Philip Alston, the UN Special Rapporteur on extrajudicial executions, said in a new report that legal justifications for targeted killings were often based on “excessively broad circumstances” and there was a lack of essential accountability mechanisms to ensure that they were legal.
“In terms of the first problem, there are indeed circumstances in which targeted killings may be legal,” Mr. Alston noted. “They are permitted in armed conflict situations when used against combatants or fighters, or civilians who directly engage in combat-like activities.
“But they are increasingly being used far from any battle zone. The United States, in particular, has put forward a novel theory that there is a ‘law of 9/11’ that enables it to legally use force in the territory of other States as part of its inherent right to self-defence on the basis that it is in an armed conflict with al-Qaida, the Taliban and ‘associated forces’, although the latter group is fluid and undefined.
“This expansive and open-ended interpretation of the right to self-defence goes a long way towards destroying the prohibition on the use of armed force contained in the UN Charter. If invoked by other States, in pursuit of those they deem to be terrorists and to have attacked them, it would cause chaos,” Mr. Alston writes in his report to the UN Human Rights Council.
He emphasized that he did not question the seriousness of the challenges posed by terrorism, saying he wholeheartedly condemned actions of al-Qaida and other groups that killed innocent civilians, as well as those that increased the danger of attacks on civilians by hiding in their midst.
“But the fact that such enemies do not play by the rules does not mean that a government can cast those rules aside or unilaterally re-interpret them. The credibility of any government’s claim that it is fighting to uphold the rule of law depends on its willingness to disclose how it interprets and applies the law – and the actions it takes when the law is broken,” according to Mr. Alston.
On accountability, Mr. Alston observed that international law requires that States using targeted killings demonstrate that they are complying with the various rules governing their use in situations of armed conflict.
“The clearest challenge to this principle today comes from the programme operated by the United States’ Central Intelligence Agency (CIA) in which targeted killings are carried out from unmanned aerial vehicles or drones. It is clear that many hundreds of people have been killed as a result, and that this number includes some innocent civilians,” Mr. Alston said.
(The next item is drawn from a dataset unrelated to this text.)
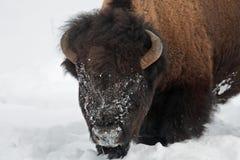 Amerikanischer Bison im Schnee Stockbilder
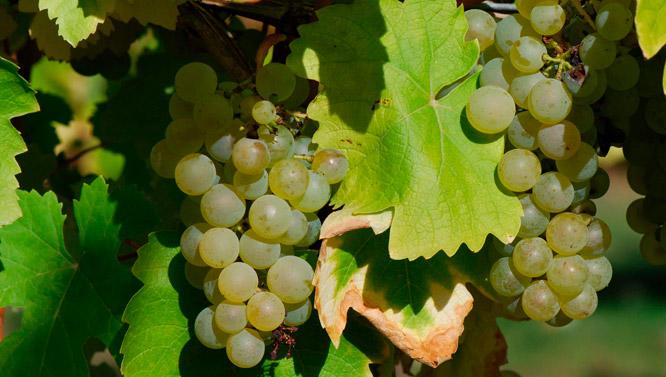 Comprar Vino uva Hondarribi Zuri Gros Courbu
“Because this programme remains shrouded in official secrecy, the international community does not know when and where the CIA is authorized to kill, the criteria for individuals who may be killed, how it ensures killings are legal, and what follow-up there is when civilians are illegally killed.
“In a situation in which there is no disclosure of who has been killed, for what reason, and whether innocent civilians have died, the legal principle of international accountability is, by definition, comprehensively violated,” Mr. Alston said.
He contrasted the lack of accountability during targeted killings to the established practice in the United States Department of Defense, where controversial military decisions can be reviewed.
“While it is by no means perfect, the United States military has a relatively public accountability process, as demonstrated earlier this week by its report on the incident in Uruzgan, Afghanistan, in which at least 23 civilians were killed based on erroneous intelligence from surveillance drone operators,” Mr. Alston said.
“Intelligence agencies, which by definition are determined to remain unaccountable except to their own paymasters, have no place in running programmes that kill people in other countries,” Mr. Alston added.
The Special Rapporteur reports to the Human Rights Council, which is based in Geneva, and serves in an independent and unpaid capacity.